A sign of excellent news for any given outbreak is when the bullseye plot animations go static. For example, consider the WHO’s visualization shown below which is plotting data for the 2014 Ebola Outbreak in West Africa.
Each bullseye shows two datum: the outer circle is cumulative deaths and the inner circle is new deaths in the last 21 days. 21 days is the accepted incubation period and that is why Hans Rosling tracks new cases for the last 21 days. When the inner circles shrink to zero the outbreak is over.
Yet there are much lower tech ways of presenting information to people that can be quite affecting. On the grim side there are the graves.
Sadder still are memorials such as The Lancet’s obituary for health care workers who died of ebola while caring for others – true fallen heroes.
On the other hand there are signs of positive progress.
The image on the left is from a MSF tweet:
The best part about battling #Ebola is seeing our patients recover. Here, hand prints are left in Monrovia #Liberia
The image on the right is from an UNMEER tweet:
Survivor Tree in Maforki, #SierraLeone holds piece of cloth for each patient who left ETU Ebola-free. #EbolaResponse
Those must be quite uplifting reminders on the front lines of the ebola response. Likewise EbolaMapper should have positive messages, say turning bulls-eyes green when there are no new cases. That will need to be kept in mind.
As part of the EbolaMapper project, I reported on the state of the ebola open data landscape to the Africa Open Data Group. That report is currently the best overview of the EbolaMapper project, including its goals and deliverables i.e. open source tools for visualizing epidemiological outbreaks via the Outbreak Time Series Specification data APIs.

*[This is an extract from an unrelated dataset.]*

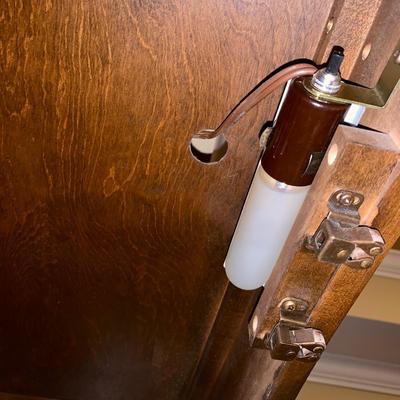 LOT 18 L & H: Pennsylvania House Expandable Sideboard Table & Ethan Allen Curio Cabinet / Hutch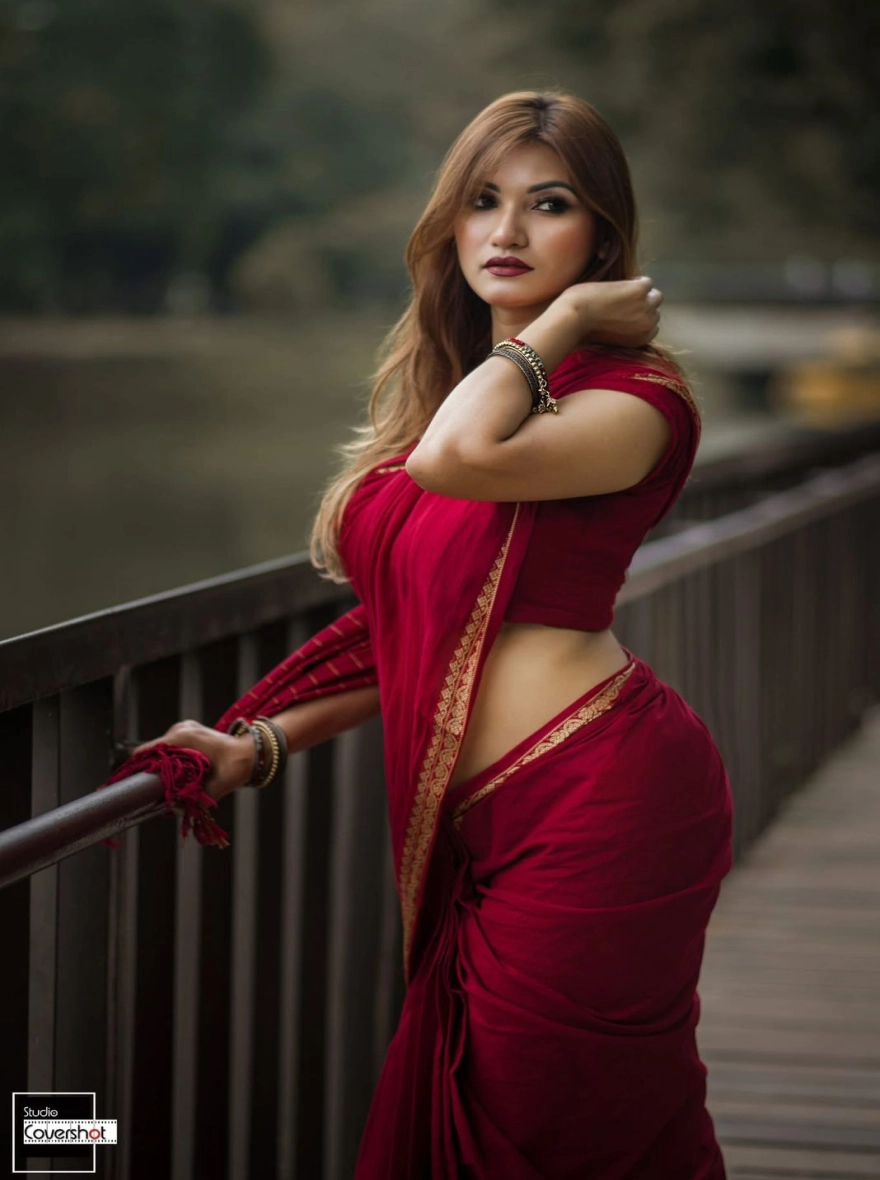 Women's Exclusive Fashionable Trendy Tangail HalfSilk Nakshi Pair Saree - Maroon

The project name, EbolaMapper, has become misleading as there is nothing ebola specific about the project (although ebola data is used for testing). That name was chosen during the ebola outbreak in West Africa before the project’s scope expanded beyond just a specific ebola crisis. So, a better name is needed to go with the description “reusable tools and data standard for tracking infectious disease outbreaks, with the intent of helping to modernize the global outbreak monitoring infrastructure, especially by decentralizing the network.”
(When the project started, there was a serious dearth of open data on the crisis. The project eventually outgrew the immediate need of curating data on the outbreak. Eventually the UN started publishing ebola statistics, and independently Caitlin Rivers’ efforts seeded the open data collection effort.)

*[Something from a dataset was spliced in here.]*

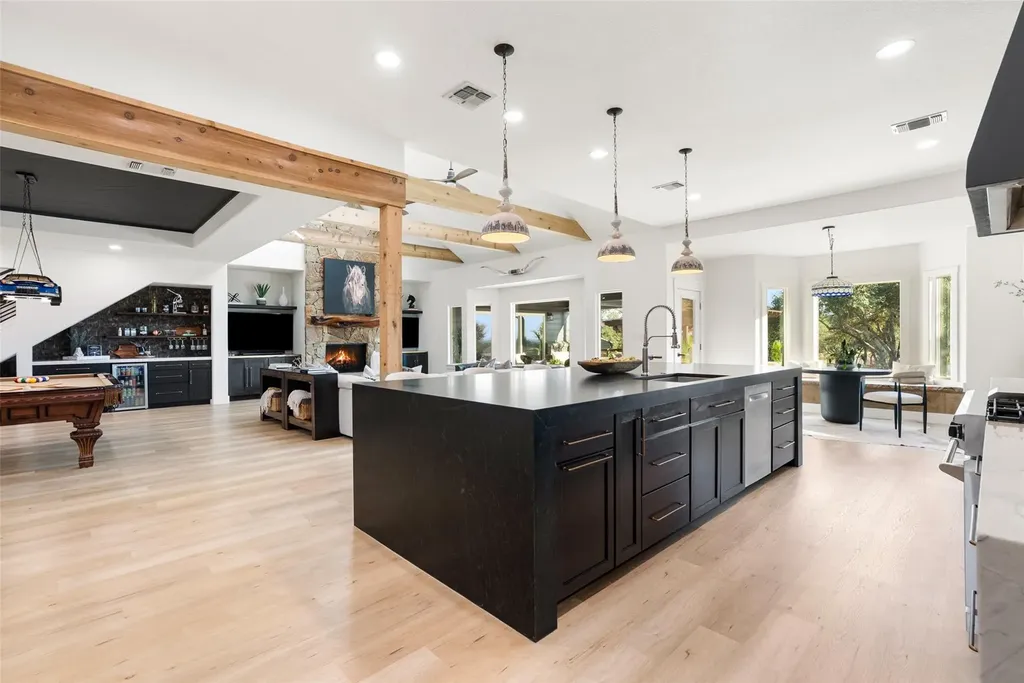 220 Fawn Meadow Drive Dripping Springs TX 78620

National Geographic sure knows the power of good visuals. Their ebola tracking report has one particularly neat yet unusual view: a graphical calendar of 2014, one map per week.

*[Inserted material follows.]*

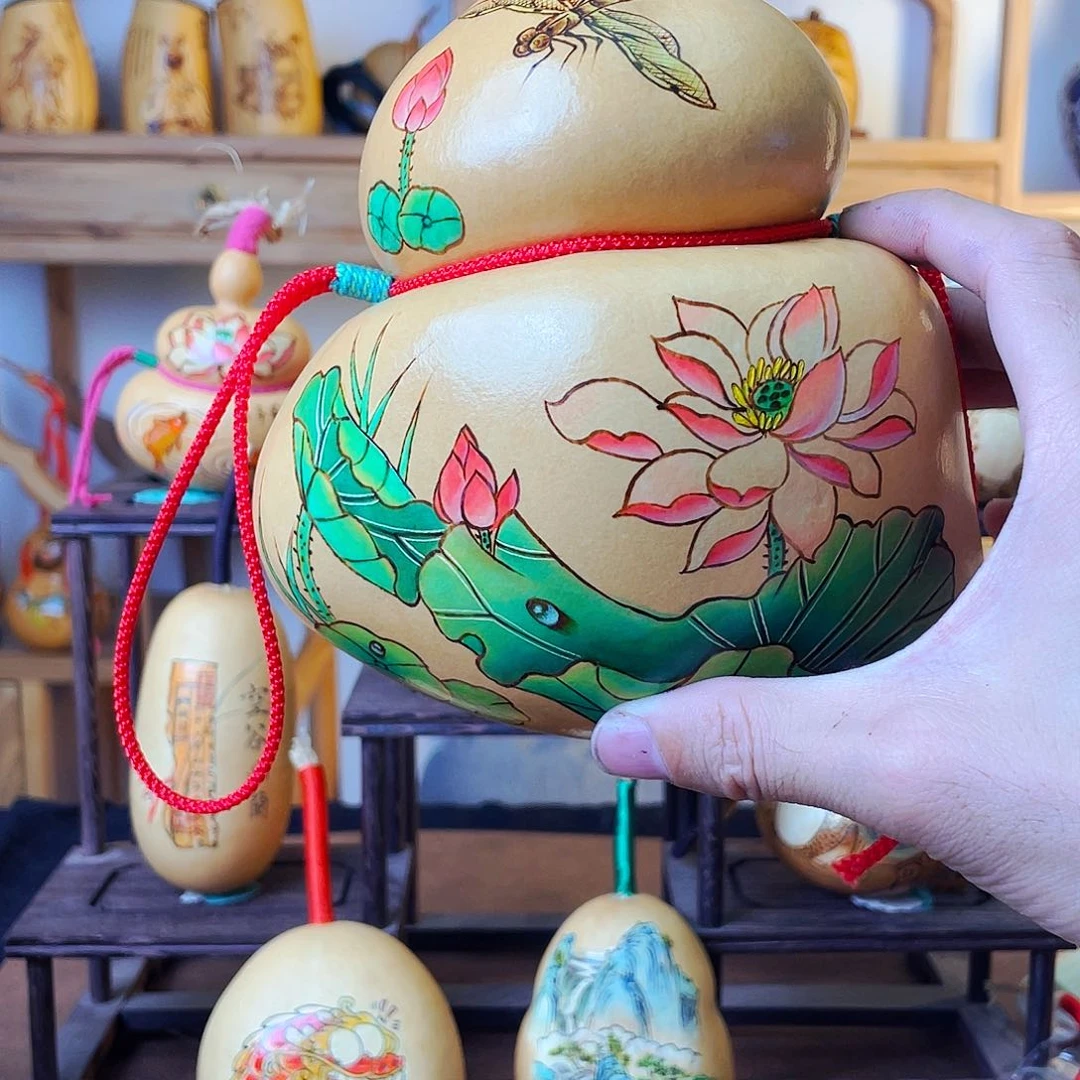 荷*8368368383685286358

They do not have case mapped to locations over time. For that The New York Times is the best.
I have finally found quality outbreak data with which to work:
Sub-national time series data on Ebola cases and deaths in Guinea, Liberia, Sierra Leone, Nigeria, Senegal and Mali since March 2014
I came to this dataset via a long, convoluted hunt. The difficulty of this search has led me to understand that the problem I am working on is one of data, as well as of code. This will need to be addressed, with APIs and discoverability but for now it is time to move on to coding (finally).
After I concluded that the data was usable, I started poking around on its page on HDX a bit more. On the left side of the page there are links to various visualizations of the data. This is how I discovered Google’s Public Data Explorer which is quite a nice tool. Below is one view of the HDX data in the Explorer. Click through the image to interactively explore the data over at Google.
Also among the visualizations on the HDX page was, to my surprise, the NYTimes visualization. Low and behold that visualization credits their data source as the HDX:
Source: United Nations Office for the Coordination of Humanitarian Affairs, The Humanitarian Data Exchange
So, that is good enough for me: the data hunt over. It is time to code.